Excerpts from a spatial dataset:
§ §

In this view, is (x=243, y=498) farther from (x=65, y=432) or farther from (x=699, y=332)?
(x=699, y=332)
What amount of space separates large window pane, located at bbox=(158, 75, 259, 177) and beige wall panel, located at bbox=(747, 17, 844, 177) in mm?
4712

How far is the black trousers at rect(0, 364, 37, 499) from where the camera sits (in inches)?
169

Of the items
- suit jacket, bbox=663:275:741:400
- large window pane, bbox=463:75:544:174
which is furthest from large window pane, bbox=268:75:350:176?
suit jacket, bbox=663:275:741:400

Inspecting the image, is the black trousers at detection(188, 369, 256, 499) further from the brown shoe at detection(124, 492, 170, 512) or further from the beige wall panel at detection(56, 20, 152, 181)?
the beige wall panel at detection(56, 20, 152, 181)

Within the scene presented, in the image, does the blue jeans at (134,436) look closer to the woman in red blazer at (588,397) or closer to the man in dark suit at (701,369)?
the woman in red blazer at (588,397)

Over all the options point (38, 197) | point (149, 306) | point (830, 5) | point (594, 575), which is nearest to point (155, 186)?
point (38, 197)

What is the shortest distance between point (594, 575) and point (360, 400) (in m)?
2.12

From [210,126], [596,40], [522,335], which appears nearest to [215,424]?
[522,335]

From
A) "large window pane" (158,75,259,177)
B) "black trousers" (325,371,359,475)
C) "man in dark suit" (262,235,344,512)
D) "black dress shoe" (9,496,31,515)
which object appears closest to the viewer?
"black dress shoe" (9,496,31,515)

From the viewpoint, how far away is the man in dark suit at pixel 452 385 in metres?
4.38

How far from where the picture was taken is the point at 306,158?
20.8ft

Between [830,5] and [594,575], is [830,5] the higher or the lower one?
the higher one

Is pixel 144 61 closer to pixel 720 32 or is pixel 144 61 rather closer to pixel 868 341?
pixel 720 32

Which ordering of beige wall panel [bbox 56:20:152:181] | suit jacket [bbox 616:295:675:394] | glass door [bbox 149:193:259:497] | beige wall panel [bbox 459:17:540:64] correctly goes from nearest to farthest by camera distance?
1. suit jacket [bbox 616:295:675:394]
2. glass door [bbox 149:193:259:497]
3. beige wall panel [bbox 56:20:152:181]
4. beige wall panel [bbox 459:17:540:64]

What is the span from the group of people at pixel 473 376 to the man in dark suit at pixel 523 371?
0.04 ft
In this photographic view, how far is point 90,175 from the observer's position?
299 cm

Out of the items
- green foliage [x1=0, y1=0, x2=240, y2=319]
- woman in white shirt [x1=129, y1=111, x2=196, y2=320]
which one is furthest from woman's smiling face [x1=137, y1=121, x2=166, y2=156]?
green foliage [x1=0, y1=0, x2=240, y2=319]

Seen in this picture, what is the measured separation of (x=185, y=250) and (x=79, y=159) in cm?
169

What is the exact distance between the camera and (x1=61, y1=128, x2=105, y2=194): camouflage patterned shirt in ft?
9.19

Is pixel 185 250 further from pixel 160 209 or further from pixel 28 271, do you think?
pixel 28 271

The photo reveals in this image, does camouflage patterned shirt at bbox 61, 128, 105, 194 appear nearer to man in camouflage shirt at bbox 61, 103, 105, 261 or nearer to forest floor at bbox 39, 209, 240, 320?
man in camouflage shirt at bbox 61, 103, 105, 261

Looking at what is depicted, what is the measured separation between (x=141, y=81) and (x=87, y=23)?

§ §

__Short exercise__. Turn the listing above into a JSON array of strings, with one string for each line and no entries for blank lines.

__Solution__.
[
  "In this view, is (x=243, y=498) farther from (x=65, y=432) or farther from (x=699, y=332)?",
  "(x=699, y=332)",
  "What amount of space separates large window pane, located at bbox=(158, 75, 259, 177) and beige wall panel, located at bbox=(747, 17, 844, 177) in mm?",
  "4712",
  "How far is the black trousers at rect(0, 364, 37, 499) from where the camera sits (in inches)?",
  "169",
  "Of the items",
  "- suit jacket, bbox=663:275:741:400",
  "- large window pane, bbox=463:75:544:174",
  "which is furthest from large window pane, bbox=268:75:350:176?",
  "suit jacket, bbox=663:275:741:400",
  "Inspecting the image, is the black trousers at detection(188, 369, 256, 499) further from the brown shoe at detection(124, 492, 170, 512) or further from the beige wall panel at detection(56, 20, 152, 181)?",
  "the beige wall panel at detection(56, 20, 152, 181)",
  "Within the scene presented, in the image, does the blue jeans at (134,436) look closer to the woman in red blazer at (588,397) or closer to the man in dark suit at (701,369)?",
  "the woman in red blazer at (588,397)",
  "Over all the options point (38, 197) | point (149, 306) | point (830, 5) | point (594, 575), which is nearest to point (155, 186)?",
  "point (38, 197)",
  "What is the shortest distance between point (594, 575) and point (360, 400) (in m)?",
  "2.12",
  "From [210,126], [596,40], [522,335], which appears nearest to [215,424]?",
  "[522,335]",
  "From",
  "A) \"large window pane\" (158,75,259,177)",
  "B) \"black trousers\" (325,371,359,475)",
  "C) \"man in dark suit\" (262,235,344,512)",
  "D) \"black dress shoe\" (9,496,31,515)",
  "which object appears closest to the viewer?",
  "\"black dress shoe\" (9,496,31,515)",
  "From the viewpoint, how far away is the man in dark suit at pixel 452 385 in metres?",
  "4.38",
  "How far from where the picture was taken is the point at 306,158?",
  "20.8ft",
  "Between [830,5] and [594,575], is [830,5] the higher or the lower one?",
  "the higher one",
  "Is pixel 144 61 closer to pixel 720 32 or is pixel 144 61 rather closer to pixel 868 341?",
  "pixel 720 32",
  "Which ordering of beige wall panel [bbox 56:20:152:181] | suit jacket [bbox 616:295:675:394] | glass door [bbox 149:193:259:497] | beige wall panel [bbox 459:17:540:64] correctly goes from nearest to farthest by camera distance?",
  "1. suit jacket [bbox 616:295:675:394]",
  "2. glass door [bbox 149:193:259:497]",
  "3. beige wall panel [bbox 56:20:152:181]",
  "4. beige wall panel [bbox 459:17:540:64]",
  "What is the span from the group of people at pixel 473 376 to the man in dark suit at pixel 523 371?",
  "0.04 ft",
  "In this photographic view, how far is point 90,175 from the observer's position?",
  "299 cm",
  "Out of the items",
  "- green foliage [x1=0, y1=0, x2=240, y2=319]",
  "- woman in white shirt [x1=129, y1=111, x2=196, y2=320]",
  "which one is furthest from woman's smiling face [x1=137, y1=121, x2=166, y2=156]?",
  "green foliage [x1=0, y1=0, x2=240, y2=319]",
  "Seen in this picture, what is the measured separation of (x=185, y=250) and (x=79, y=159) in cm?",
  "169",
  "What is the exact distance between the camera and (x1=61, y1=128, x2=105, y2=194): camouflage patterned shirt in ft?",
  "9.19",
  "Is pixel 185 250 further from pixel 160 209 or further from pixel 28 271, do you think?",
  "pixel 28 271",
  "The photo reveals in this image, does camouflage patterned shirt at bbox 61, 128, 105, 194 appear nearer to man in camouflage shirt at bbox 61, 103, 105, 261 or nearer to forest floor at bbox 39, 209, 240, 320?",
  "man in camouflage shirt at bbox 61, 103, 105, 261",
  "Looking at what is depicted, what is the measured separation between (x=141, y=81) and (x=87, y=23)?"
]